##### Extrait à lire #####

Minus 30, par Angela Boehm – Ewa Monika Zebrowski

[12 février 2025]

par Ewa Monika Zebrowski

Minus 30, Angela Boehm, Stuttgart, Hartmann Books, 2024, 112 pages, 24 x 34 cm, couverture rigide avec dos ouvert, papier Biotop

Minus 30, Angela Boehm, Stuttgart, Hartmann Books, 2024, 112 pages, 24 x 34 cm, couverture rigide avec dos ouvert, papier Biotop

Des cerfs broutent à l’abri du paysage clos.

Mes pieds sont au chaud.

Silence hurlant.

– Angela Boehm (rabat de la première de couverture)

Minus 30 est un ouvrage audacieux à bien des égards. Il pose le défi d’embrasser l’hiver dans le paysage des prairies, et celui de la photographie et de l’impression, afin de transmettre la nature éphémère de cette longue saison, blanc sur blanc. Et le froid. Et l’obscurité. Les hivers des prairies sont plus rudes que la plupart des autres, avec des températures et des blizzards souvent insupportables. Dans ces régions, la saison froide dure sept ou huit mois, commençant en octobre pour se terminer en avril. Sept mois de blancheur, de silence et d’isolement. C’est ce que cet ouvrage, le premier d’Angela Boehm, reflète.

##### Extrait de données #####

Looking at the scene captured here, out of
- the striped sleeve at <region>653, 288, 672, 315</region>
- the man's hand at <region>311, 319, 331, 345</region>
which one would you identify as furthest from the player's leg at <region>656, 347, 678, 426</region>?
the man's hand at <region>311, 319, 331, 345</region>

#####

* [Votre objectif]:
Reformulez sous forme de liste le paragraphe du texte qui commence par « Minus 30 est un ouvrage audacieux », en conservant ses faits principaux.

* [Réponse à l'exercice]:
- Minus 30, premier ouvrage d'Angela Boehm, est audacieux à bien des égards.
- Il relève le défi d'embrasser l'hiver dans le paysage des prairies.
- Il relève aussi celui de la photographie et de l'impression, pour transmettre la nature éphémère de cette longue saison, blanc sur blanc, avec son froid et son obscurité.
- Les hivers des prairies sont plus rudes que la plupart des autres, avec des températures et des blizzards souvent insupportables.
- La saison froide y dure sept ou huit mois, d'octobre à avril.
- L'ouvrage reflète ces mois de blancheur, de silence et d'isolement.